Prompt => In the data below, find the lines containing "scientific" and say how many there are, nothing more.

§ §

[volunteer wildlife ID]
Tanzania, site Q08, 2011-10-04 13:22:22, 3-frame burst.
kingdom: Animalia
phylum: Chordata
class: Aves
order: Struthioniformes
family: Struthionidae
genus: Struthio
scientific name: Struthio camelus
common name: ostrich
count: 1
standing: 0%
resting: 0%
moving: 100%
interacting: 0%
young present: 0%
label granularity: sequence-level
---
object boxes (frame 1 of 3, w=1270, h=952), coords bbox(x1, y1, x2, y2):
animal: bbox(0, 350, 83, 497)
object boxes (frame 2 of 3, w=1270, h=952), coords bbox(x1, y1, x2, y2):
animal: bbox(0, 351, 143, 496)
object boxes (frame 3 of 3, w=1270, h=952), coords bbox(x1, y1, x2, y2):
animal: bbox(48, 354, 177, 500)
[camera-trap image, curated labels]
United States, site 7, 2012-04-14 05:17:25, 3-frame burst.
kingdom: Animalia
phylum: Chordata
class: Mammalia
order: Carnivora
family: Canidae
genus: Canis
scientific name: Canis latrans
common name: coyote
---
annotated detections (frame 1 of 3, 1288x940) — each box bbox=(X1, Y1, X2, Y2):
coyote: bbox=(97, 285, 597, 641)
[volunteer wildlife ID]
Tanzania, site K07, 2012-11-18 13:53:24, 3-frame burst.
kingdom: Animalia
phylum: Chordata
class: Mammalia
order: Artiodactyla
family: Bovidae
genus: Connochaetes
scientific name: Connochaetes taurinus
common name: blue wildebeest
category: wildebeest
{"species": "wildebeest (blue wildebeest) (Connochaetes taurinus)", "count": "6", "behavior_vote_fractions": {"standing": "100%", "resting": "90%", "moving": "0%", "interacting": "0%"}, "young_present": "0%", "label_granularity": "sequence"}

§ §

Result of this exercise => 3